Why Choose Finland for Your Biomedical Research?

Finland Offers a Unique Position as a Research Location Due to These Exceptional Qualities

Unique genetic heritage

Finns share a unique genetic heritage due to geographic isolation which allows faster and more effective analysis of genomic data compared to populations of more heterogeneous origins.

Well-functioning healthcare system

The entire population is covered with longitudinal electronic health records and a personal identification code that is used in all healthcare and social services. The unique identification codes enable linking of the biobank samples to deep phenotypic data, such as medical records, as well as genomic data and the national registries. This increases the value and impact of research.

World-class genomic data

Finnish biobanks have joined together in a large nationwide FinnGen research project which will generate a vast amount of genome data from up to 500,000 (every 10th Finn) biobank samples by 2023. All sample-related genome data generated in the project will return to the originating biobank where it can be combined with deep phenotypic data and be further utilized in subsequent biobank projects.

Up-to-date legislation

Research-advancing Biobank Act has been in force since 2013. The Biobank Act secures the rights of the donor and authorizes the collection of samples and biodata with the donor’s consent to be saved in biobanks and used for future research purposes. Act on the Secondary Use of Health and Social Data has been in force since May 2019. The Act facilitates the effective and safe processing and access to the personal social and health data. A proposal for the Genome Act is in preparation.

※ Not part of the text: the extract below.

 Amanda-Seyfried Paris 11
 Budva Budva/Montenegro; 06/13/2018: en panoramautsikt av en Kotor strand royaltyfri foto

Possibility for recontacting sample donors

Sample donors, who have given prior consent for being contacted, can be invited for further studies. This provides an opportunity e.g. for survey studies and targeted patient recruitment for clinical trials and other biomedical research programs based on genotype and/or phenotype.

A national commitment

Significant public funds have been invested in health research and Finland frequently sits at the top of international life sciences. The Finnish government has published the Health Sector Growth Strategy for Research and Innovation, which is being implemented jointly by three ministries. The biobank ecosystem is at the core of the Strategy together with cancer research, genetic data and drug development.

Research-engaged people

Finns trust researchers and the Finnish healthcare system. Therefore, they are willing to offer their voluntary participation in public screening programs and to donate their samples to biobanks.